Avoiding Cliche, 'Shine' Finds High Drama in Music

An Australian film tells the true story of a pianist's rocky career

For most moviegoers, film music is just a series of "unheard melodies," in the words of one critic. But now and then a movie puts music in the foreground, making the audience aware of it as a living part of the story.

Such a film is "Shine," made in Australia and already earning praise from international audiences. Part of its appeal is its basis on a real-life story, charged with human interest and moments of high drama.

Adding to the movie's specifically musical impact is the fact that its real-life main character, David Helfgott, plays the sparkling piano passages we hear on the soundtrack as we watch the stirring, sometimes-harrowing tale of his troubled but ultimately successful career.

"Shine" begins in Australia about 15 years ago, with the disconcerting sight of a middle-age man getting lost in a rainstorm, stumbling into a saloon, and holding an incoherent conversation with himself and anyone else who'll listen.

Wanting to help this odd new acquaintance, who turns out to be a talented pianist, the bar's proprietor offers him a job as resident musician. Delighted to be back at the piano - he hasn't played for more than 10 years, we soon discover - he starts remembering the wildly varied experiences that led to his present condition in life.

This begins a string of flashbacks to Helfgott's past adventures, many of which are dominated by his father, a Polish emigrant who saw the Holocaust destroy his family.

Now obsessed with "family values" to the point of mania, he helps young David develop musical skills but forbids any activity that might take the boy away from home.

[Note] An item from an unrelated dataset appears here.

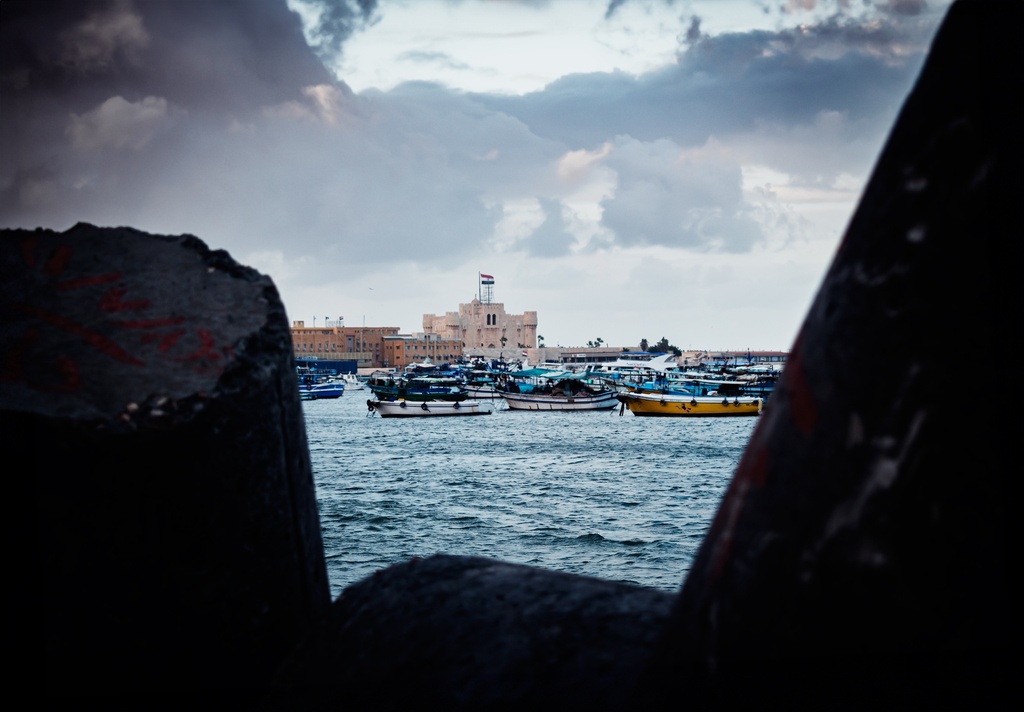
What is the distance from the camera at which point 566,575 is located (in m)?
1.57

Caught between his father's morbid fears and his own excited dreams, David grows into a brilliant but troubled adolescent. Prompted by an elderly woman who takes an interest in his talent, he finally defies his father and accepts a scholarship to an English conservatory.

At first he prospers there, but combined pressures - his father's animosity, his teacher's obliviousness to his mental problems, the death of his old mentor back home - lead to a catastrophic emotional breakdown. Returning to Australia, he sinks into a sad parody of normal existence, but he slowly finds the love and support he needs to resume a meaningful life.

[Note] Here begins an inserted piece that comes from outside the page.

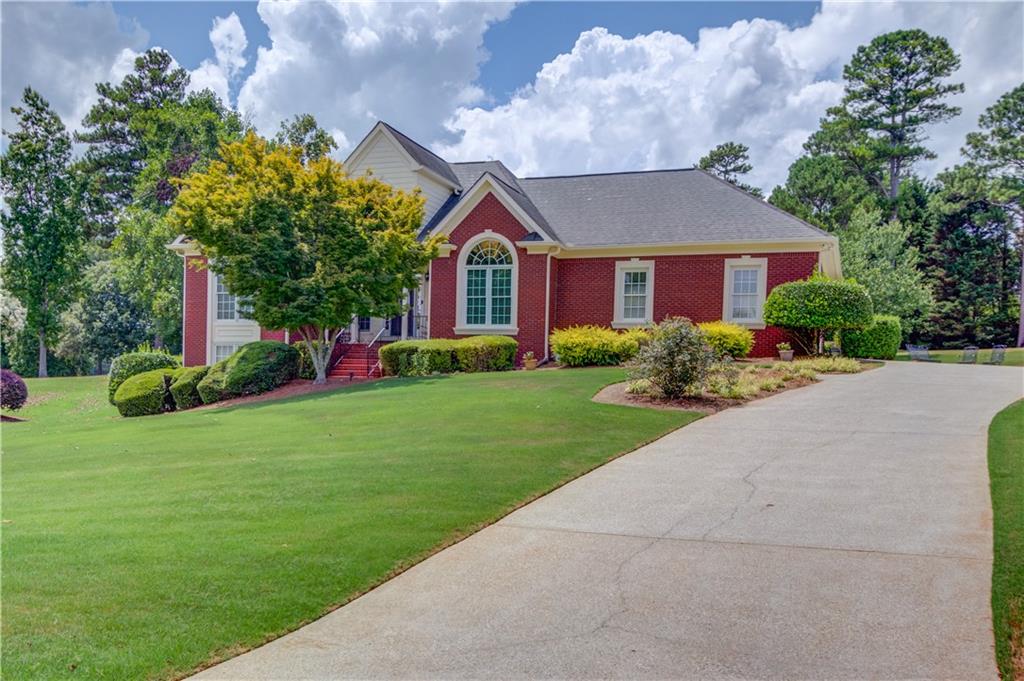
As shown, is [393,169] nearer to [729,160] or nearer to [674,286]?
[674,286]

Fans of conventional movies about music, including the recent hit "Mr. Holland's Opus," often encounter the clich that pleasant melodies and harmonies never fail to produce a happy ending in time for the final fade-out. Perhaps because it deals with real experiences, "Shine" is smarter and more skeptical about these allegedly magical powers.

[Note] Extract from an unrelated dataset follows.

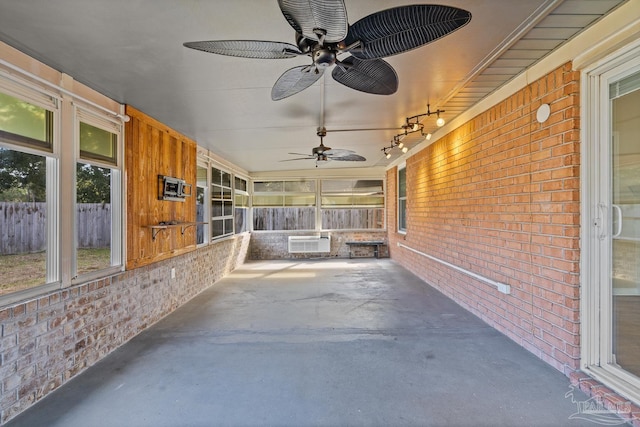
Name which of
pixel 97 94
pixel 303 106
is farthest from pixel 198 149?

To be sure, music plays a key role in Helfgott's recovery from the brink of disaster, and without it his life would surely be less fulfilling.

Yet he remains a peculiar and eccentric figure to the end, and as the movie sees it, challenges related to his musical talent were partly responsible for starting him on the road to his difficult condition.

"Shine" would be more informative in this area if it better articulated how much David's difficulties stem from his father's oppressiveness, how much they're generated by the demands of his musical gift, and how many mental quirks he may have had from other circumstances.

The movie is often riveting despite its shortcomings, however, offering the most three-dimensional study of artistic intelligence since "Thirty-Two Short Films About Glenn Gould," a recent Canadian film about a similar figure.

Geoffrey Rush and Noah Taylor are utterly convincing in the role of Helfgott as an adult and a teenager, respectively. Also excellent are Armin Mueller-Stahl as his father, John Gielgud as his teacher, Googie Withers as his mentor, and Lynn Redgrave as the woman who eventually brings romance into his life.

Scott Hicks has directed the drama in an over-the-top style that recalls Baz Luhrmann's zany "Strictly Ballroom," another Australian treat with a musical subject.

The picture's unofficial theme song is the Third Piano Concerto by Sergei Rachmaninoff, which brings its own touch of inspired hysteria to the production. Look for CD sales of the "Rach 3" to skyrocket.

*'Shine' has a PG-13 rating. It contains foul language, domestic violence, and some sexual activity.